# Text passage:
Pierce Ships Duo From Canada's Legendary Sam-Son Farm for Saturday Turf Stakes

Nov 15, 2013 John Asher

Canada’s legendary Sam-Son Farm has enjoyed some wonderful moments beneath Churchill Downs’ famed Twin Spires, but it has been some time since its distinctive red silks with gold sleeves have visited the winner’s circle after a major race here.

Trainer Malcolm Pierce hopes that will change Saturday night when he brings a pair of Sam-Son homebreds to the Louisville track to compete in the stakes races for 3-year-olds on turf that are the main events on the Fall Meet’s only “Downs After Dark” program of racing under the Churchill Downs lights.

The first to see action will be Golden Sabre, a late-developing son of Medaglia d’Oro who will break against the hedge when he faces a dozen rivals in the 10th running of the $100,000-added Commonwealth Turf (Grade III). The race for open company at 1 1/16 miles on the Matt Winn Turf Course is scheduled as the seventh of 10 races on Saturday evening.

Two races later Pierce will saddle Dance Again when the homebred daughter of Awesome Again faces 13 3-year-old fillies in the 23rd running of the $175,000-added Mrs. Revere (GII).

The Woodbine-based Pierce is making a stop at Churchill Downs with the stakes duo as the season at the Toronto track wraps up and his stable begins its journey south for a winter at New Orleans’ Fair Grounds.

He hopes to wrap up the racing year for both on a high note in those races, which are among the year’s last opportunities for 3-year-old turf horses to face members of their age group in graded stakes competition.

Both horses are coming into their debuts at Churchill Downs off strong runs at Woodbine. Golden Sabre got up to nip Commonwealth Turf rival River Seven by a neck in a 1 1/8-mile turf allowance on Sept. 29.  Dance Again comes into the Mrs. Revere off a last-to-first victory in Woodbine’s $150,000-added Carotene at 1 1/8 miles turf on Oct. 13. It was the second win in nine starts for Dance Again and her first triumph in a stakes event.

“Both of them area really training well,” Pierce said. “I think that Golden Sabre is quite a nice colt. He should be a stakes winner already, but he got disqualified in the Charlie Barley back in the summertime. But he’s quite a nice horse.

'Dance Again is coming out of a stakes win. Obviously I think both of them are doing good and can make a good showing for themselves down there.”

Sam-Son’s biggest victory at Churchill Downs was a triumph by Canadian Horse of the Year Dance Smartly in the Breeders’ Cup Distaff (GI) under Hall of Fame jockey Pat Day in 1991.

# Problems and tasks:
1 - From the Sam-Son Farm racing article, quote the part between "Both horses are" and "a stakes event.", inclusive.
2 - Pick up the Sam-Son Farm racing article where it stops and keep writing it.

# Recorded information:
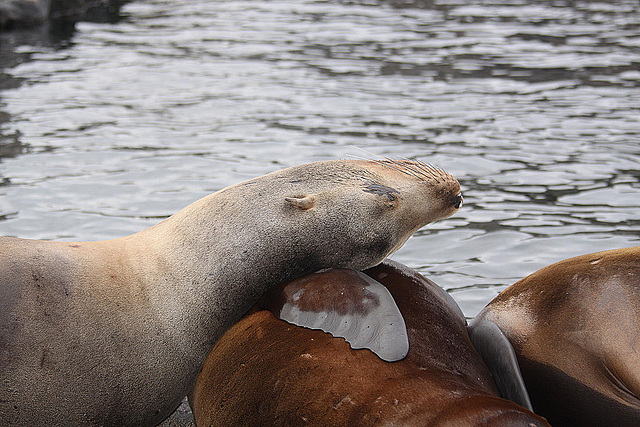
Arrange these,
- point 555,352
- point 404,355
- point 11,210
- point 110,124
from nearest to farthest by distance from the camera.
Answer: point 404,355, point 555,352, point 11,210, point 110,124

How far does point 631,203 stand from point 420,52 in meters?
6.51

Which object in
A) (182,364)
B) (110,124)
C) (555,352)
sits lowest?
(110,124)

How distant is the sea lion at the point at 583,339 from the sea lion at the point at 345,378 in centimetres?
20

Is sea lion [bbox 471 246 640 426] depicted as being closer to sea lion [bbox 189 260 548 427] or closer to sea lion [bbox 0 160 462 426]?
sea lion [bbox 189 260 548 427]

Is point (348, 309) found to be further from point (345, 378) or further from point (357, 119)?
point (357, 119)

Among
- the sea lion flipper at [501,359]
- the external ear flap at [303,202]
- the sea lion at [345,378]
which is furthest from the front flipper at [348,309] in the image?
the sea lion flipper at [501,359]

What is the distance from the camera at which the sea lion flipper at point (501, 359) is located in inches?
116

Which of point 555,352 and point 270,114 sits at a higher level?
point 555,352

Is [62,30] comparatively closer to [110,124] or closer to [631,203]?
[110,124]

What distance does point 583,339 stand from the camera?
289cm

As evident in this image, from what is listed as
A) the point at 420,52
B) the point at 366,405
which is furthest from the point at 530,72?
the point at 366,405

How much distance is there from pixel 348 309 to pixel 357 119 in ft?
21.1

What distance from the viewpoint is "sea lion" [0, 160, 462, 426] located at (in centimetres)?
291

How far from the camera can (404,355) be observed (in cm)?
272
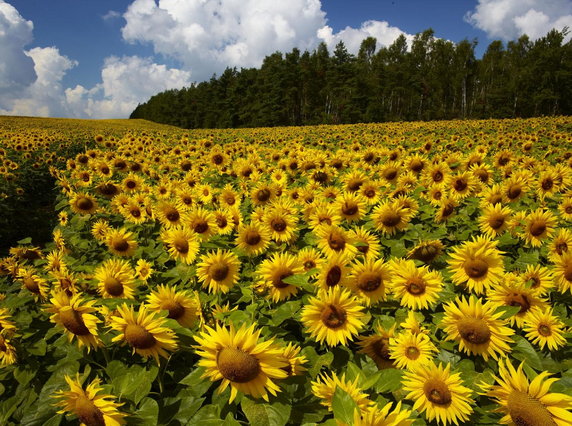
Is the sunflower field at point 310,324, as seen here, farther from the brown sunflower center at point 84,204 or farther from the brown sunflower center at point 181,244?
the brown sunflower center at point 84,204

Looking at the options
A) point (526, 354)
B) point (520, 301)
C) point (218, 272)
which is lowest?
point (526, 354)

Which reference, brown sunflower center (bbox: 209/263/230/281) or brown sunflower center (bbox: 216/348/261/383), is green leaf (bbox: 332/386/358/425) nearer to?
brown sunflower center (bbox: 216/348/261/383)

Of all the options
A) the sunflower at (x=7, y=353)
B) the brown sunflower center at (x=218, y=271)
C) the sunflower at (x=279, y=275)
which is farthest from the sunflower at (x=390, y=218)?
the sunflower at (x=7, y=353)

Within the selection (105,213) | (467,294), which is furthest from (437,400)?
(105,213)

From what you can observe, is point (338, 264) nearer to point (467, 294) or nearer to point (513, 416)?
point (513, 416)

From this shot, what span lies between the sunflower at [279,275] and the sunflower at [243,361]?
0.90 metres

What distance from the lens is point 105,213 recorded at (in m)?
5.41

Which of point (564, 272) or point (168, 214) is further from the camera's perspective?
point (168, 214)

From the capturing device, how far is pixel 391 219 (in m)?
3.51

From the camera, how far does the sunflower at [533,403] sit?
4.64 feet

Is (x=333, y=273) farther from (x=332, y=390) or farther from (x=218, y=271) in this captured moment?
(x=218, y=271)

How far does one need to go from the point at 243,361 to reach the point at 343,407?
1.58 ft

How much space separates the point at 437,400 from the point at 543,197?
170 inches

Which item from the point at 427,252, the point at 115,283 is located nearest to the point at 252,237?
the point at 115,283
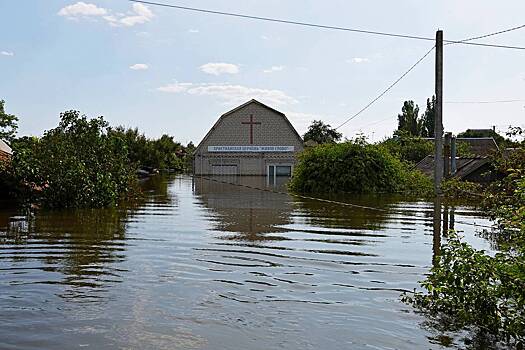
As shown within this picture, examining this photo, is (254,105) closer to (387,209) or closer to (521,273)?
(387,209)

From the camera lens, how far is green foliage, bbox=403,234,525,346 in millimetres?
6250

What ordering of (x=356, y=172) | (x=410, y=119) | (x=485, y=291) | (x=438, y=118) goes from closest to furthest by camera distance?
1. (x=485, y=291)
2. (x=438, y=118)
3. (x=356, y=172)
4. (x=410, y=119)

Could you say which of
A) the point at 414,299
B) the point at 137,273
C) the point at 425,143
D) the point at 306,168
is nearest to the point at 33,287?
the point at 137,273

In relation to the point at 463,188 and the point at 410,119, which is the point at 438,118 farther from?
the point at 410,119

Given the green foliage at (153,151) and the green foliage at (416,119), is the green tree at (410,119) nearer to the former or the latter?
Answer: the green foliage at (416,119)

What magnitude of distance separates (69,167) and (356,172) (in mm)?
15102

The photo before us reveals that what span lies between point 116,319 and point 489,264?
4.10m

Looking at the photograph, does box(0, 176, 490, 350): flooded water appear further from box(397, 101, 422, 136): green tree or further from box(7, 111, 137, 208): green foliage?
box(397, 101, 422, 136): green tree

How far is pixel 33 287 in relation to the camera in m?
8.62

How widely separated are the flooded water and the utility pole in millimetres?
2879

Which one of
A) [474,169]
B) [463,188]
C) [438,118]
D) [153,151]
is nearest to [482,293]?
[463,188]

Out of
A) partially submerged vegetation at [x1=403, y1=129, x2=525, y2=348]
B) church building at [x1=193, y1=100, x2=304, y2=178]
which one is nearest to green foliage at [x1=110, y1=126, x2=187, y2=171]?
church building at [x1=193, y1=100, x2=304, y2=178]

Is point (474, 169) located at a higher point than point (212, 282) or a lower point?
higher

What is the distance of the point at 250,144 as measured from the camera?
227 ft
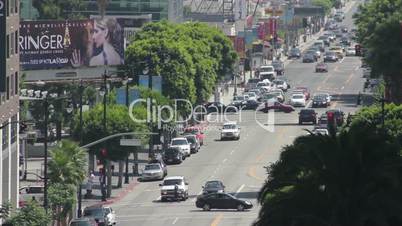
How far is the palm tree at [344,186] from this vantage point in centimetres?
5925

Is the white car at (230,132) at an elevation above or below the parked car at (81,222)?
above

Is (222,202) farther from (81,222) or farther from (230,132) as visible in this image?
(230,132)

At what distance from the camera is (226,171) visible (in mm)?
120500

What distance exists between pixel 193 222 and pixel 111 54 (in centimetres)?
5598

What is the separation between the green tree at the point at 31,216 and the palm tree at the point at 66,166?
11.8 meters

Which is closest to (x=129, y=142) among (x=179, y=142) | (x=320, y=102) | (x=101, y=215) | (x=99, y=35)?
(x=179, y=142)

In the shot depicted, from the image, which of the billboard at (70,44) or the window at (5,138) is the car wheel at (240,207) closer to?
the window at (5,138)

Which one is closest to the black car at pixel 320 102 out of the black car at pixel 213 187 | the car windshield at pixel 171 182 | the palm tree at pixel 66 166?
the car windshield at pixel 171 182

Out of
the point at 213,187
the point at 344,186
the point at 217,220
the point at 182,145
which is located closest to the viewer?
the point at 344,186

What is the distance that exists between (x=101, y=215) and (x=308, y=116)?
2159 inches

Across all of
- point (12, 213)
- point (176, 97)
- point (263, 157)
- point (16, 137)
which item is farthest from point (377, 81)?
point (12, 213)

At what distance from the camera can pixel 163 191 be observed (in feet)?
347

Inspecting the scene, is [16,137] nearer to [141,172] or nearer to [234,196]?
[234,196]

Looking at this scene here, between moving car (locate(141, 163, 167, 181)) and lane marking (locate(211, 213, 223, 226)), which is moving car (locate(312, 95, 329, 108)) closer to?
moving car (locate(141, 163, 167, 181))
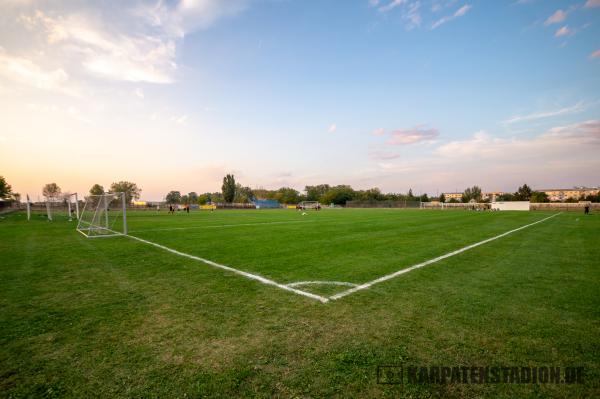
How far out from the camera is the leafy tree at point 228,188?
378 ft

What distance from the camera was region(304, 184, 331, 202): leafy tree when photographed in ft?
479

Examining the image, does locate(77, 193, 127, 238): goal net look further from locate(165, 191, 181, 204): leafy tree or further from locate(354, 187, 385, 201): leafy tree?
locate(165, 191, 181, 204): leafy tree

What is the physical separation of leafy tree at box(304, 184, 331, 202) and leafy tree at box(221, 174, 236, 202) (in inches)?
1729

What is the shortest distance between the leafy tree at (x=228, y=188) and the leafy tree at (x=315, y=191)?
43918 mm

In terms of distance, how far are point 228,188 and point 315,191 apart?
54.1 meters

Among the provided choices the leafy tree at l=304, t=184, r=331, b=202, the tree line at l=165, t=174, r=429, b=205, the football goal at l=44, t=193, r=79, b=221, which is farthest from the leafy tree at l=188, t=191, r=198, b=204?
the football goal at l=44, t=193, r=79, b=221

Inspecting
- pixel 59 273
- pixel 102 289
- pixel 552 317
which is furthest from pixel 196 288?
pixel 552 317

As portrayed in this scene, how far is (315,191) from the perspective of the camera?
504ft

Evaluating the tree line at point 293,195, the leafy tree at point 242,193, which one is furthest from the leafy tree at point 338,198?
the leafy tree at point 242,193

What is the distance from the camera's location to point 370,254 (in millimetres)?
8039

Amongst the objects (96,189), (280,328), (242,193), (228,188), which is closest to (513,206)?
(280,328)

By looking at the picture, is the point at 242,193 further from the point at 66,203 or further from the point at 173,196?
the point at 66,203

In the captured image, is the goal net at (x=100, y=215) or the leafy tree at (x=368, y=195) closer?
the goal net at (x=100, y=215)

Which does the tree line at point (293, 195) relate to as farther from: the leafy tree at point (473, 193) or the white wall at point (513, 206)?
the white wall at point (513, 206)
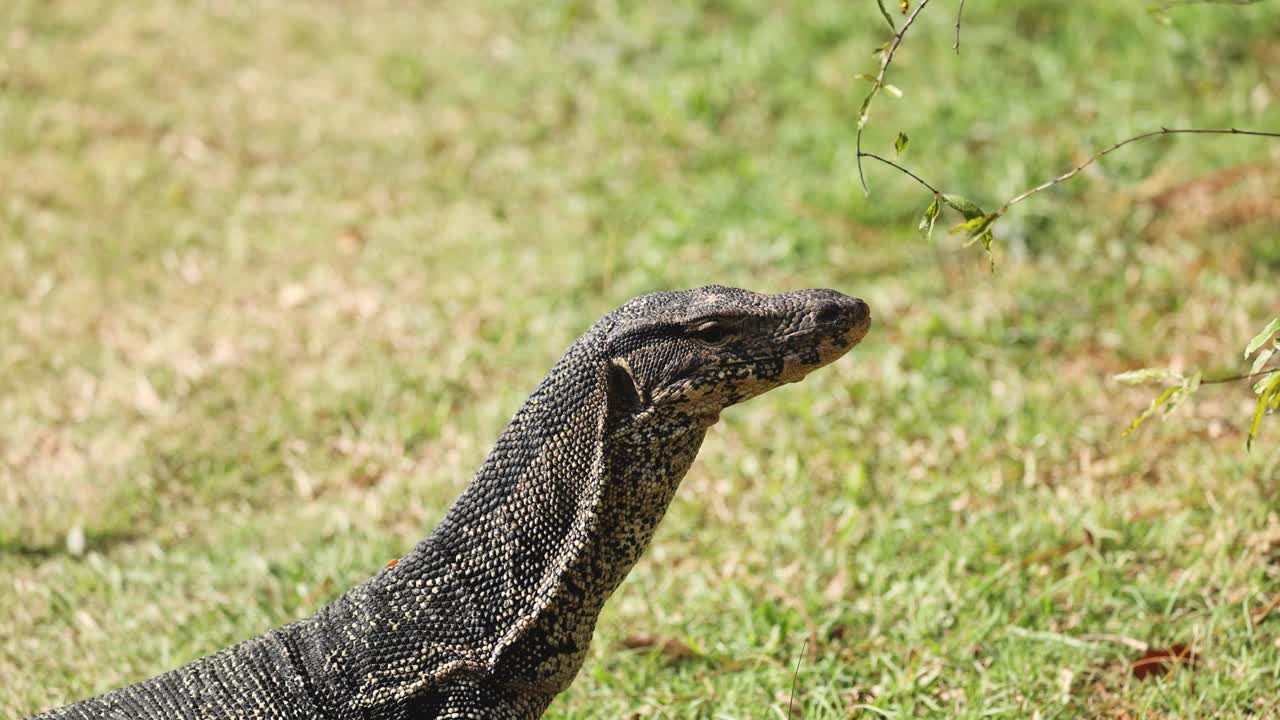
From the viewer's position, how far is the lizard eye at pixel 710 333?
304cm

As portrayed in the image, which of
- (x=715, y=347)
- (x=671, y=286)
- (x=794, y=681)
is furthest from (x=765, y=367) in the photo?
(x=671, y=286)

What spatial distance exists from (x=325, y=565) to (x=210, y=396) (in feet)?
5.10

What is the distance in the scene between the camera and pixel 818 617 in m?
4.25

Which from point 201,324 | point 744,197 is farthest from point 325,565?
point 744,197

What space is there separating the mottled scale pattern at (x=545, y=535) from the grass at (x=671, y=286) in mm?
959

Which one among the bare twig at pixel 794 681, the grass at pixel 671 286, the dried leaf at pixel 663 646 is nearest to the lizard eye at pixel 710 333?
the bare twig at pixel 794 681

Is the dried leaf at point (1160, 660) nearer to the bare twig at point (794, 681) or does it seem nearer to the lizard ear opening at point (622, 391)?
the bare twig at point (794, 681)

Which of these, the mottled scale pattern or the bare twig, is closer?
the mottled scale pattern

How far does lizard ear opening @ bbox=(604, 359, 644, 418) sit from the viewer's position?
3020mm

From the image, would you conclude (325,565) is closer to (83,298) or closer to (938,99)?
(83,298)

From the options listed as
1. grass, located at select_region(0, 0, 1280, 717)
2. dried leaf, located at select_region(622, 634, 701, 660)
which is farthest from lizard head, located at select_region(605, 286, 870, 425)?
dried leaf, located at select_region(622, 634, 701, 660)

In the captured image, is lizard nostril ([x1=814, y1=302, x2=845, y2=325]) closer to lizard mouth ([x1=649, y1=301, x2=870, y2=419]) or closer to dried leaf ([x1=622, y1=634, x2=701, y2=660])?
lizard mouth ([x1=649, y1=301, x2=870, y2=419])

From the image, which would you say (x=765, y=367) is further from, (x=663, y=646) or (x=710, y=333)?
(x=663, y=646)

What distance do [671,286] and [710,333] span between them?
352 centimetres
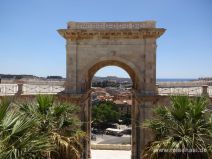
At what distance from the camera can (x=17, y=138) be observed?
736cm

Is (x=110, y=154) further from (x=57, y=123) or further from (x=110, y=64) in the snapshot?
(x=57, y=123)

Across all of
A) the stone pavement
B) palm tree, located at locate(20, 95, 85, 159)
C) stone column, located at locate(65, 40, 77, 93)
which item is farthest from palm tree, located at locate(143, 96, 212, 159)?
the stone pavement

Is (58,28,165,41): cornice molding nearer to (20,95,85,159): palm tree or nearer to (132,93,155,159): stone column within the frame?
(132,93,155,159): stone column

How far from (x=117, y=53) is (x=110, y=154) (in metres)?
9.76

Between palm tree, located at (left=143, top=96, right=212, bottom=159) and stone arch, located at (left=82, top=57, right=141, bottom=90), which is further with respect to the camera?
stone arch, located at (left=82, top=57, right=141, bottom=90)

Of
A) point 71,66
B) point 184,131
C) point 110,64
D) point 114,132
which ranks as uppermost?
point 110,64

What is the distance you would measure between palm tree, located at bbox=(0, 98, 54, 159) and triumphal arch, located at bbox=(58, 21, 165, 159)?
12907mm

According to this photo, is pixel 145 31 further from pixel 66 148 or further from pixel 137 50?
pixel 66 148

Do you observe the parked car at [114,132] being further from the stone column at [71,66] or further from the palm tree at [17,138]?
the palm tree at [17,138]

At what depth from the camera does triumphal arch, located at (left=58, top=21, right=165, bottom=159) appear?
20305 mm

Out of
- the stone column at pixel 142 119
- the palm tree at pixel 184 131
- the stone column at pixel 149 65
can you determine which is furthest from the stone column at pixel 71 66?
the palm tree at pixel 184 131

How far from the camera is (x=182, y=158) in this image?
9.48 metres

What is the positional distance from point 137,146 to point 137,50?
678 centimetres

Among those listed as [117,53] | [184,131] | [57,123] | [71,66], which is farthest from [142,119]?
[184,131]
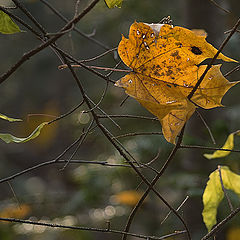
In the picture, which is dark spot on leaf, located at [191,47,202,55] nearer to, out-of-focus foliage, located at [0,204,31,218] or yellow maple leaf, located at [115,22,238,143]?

# In response:
1 -
Both horses are coming into their debuts at Churchill Downs off strong runs at Woodbine. Golden Sabre got up to nip Commonwealth Turf rival River Seven by a neck in a 1 1/8-mile turf allowance on Sept. 29.  Dance Again comes into the Mrs. Revere off a last-to-first victory in Woodbine’s $150,000-added Carotene at 1 1/8 miles turf on Oct. 13. It was the second win in nine starts for Dance Again and her first triumph in a stakes event.

2 -
Wilderness Song, who finished seventh as part of a betting entry with her stablemate, remained at Churchill Downs to run second to Fit for a Queen in the Churchill Downs Budweiser Breeders’ Cup, a Grade III race at a mile that is now the Chilukki (GII). The Wild Again filly returned the following autumn to win the race, which by then was a Grade II event, by 5 ½ lengths as the favorite.

She returned for one more shot at the race in 1993, but ran fourth in a stellar group that included the victorious Miss Indy Anna, the favored front-runner ridden by Day, and runner-up One Dreamer, who would return to Churchill Downs a year later to score a 45-1 upset in the Breeders’ Cup Distaff.

Sam-Son has a total of five stakes wins at Churchill Downs, with the most recent being a win by Always a Classic in the 1997 Early Times Turf Classic (GI) (now the Woodford Reserve Turf Classic). Sam-Son also won the 1993 American Turf with Desert Wave and that year’s Early Times Mint Julep with Classic Reign.

Golden Sabre appears to have a splendid opportunity to collect Sam-Son’s first Churchill Downs stakes victory in more than 16 years. Oddsmaker Mike Battaglia has installed the Sam-Son colt as the 5-1 co-second choice with Canadian rival River Seven. Alto Racing LLC’s Winning Cause, winner of the Coolmore Lexington (GIII) on synthetic Polytrack for trainer Todd Pletcher, is the lukewarm 4-1 morning line choice.

A late June 7 foal, Golden Sabre got a belated start on his racing career with a fourth-place finish over synthetic Polytrack in a Woodbine maiden race on April 26. He won easily on turf at next asking on June 13, then finished first less than a month later in the $125,000 Charlie Barley Stakes on turf, but was disqualified to fourth for interference in the stretch.

A mishap during training hours kept him away from competition for the July 6 Charlie Barley until his win over River Seven on Sept. 20.

“He dropped the rider on the way home from the track that day and slipped on the pavement,” Pierce said. “He was all scraped-up on one side from falling on the pavement, so that took some time to get all that healed-up. I thought he was maybe going to be out for the season, but he healed up faster than I expected and made it back for that last race. I thought that was a big effort.”

The development of Mrs. Revere contender Dance Again has been more gradual. She is out of dam produced by Dancethruthedawn, a daughter of Dance Smartly who defeated males in the Queen’s Plate and won the Go for Wand (GI). She broke her maiden at Fair Grounds in her third start, but it took six more starts before she returned to the winner’s circle with a victory over stablemate Smartyfly in the Carotene, a 1 1/8-mile turf race on Oct. 13.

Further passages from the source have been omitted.